**Activity**
Lines from the one containing "kingdom: Animalia" to the end of the data below are to be restated exactly, with both ends included and nothing else.

**Provided entries**

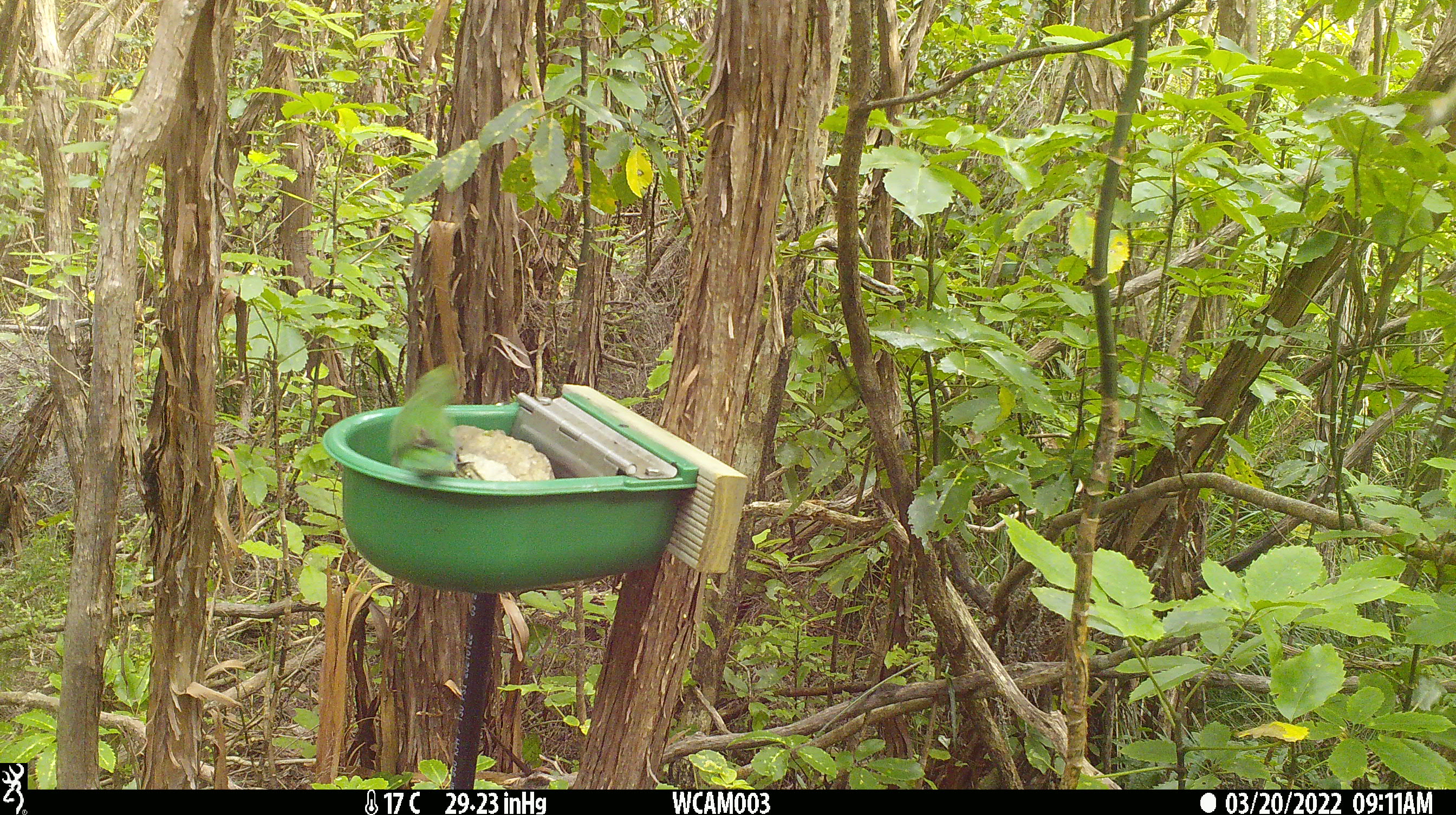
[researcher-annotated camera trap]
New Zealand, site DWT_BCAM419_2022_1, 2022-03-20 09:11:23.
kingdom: Animalia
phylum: Chordata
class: Aves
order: Psittaciformes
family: Psittaculidae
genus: Cyanoramphus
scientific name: Cyanoramphus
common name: parakeet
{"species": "parakeet (Cyanoramphus)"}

**Task solution**
kingdom: Animalia
phylum: Chordata
class: Aves
order: Psittaciformes
family: Psittaculidae
genus: Cyanoramphus
scientific name: Cyanoramphus
common name: parakeet
{"species": "parakeet (Cyanoramphus)"}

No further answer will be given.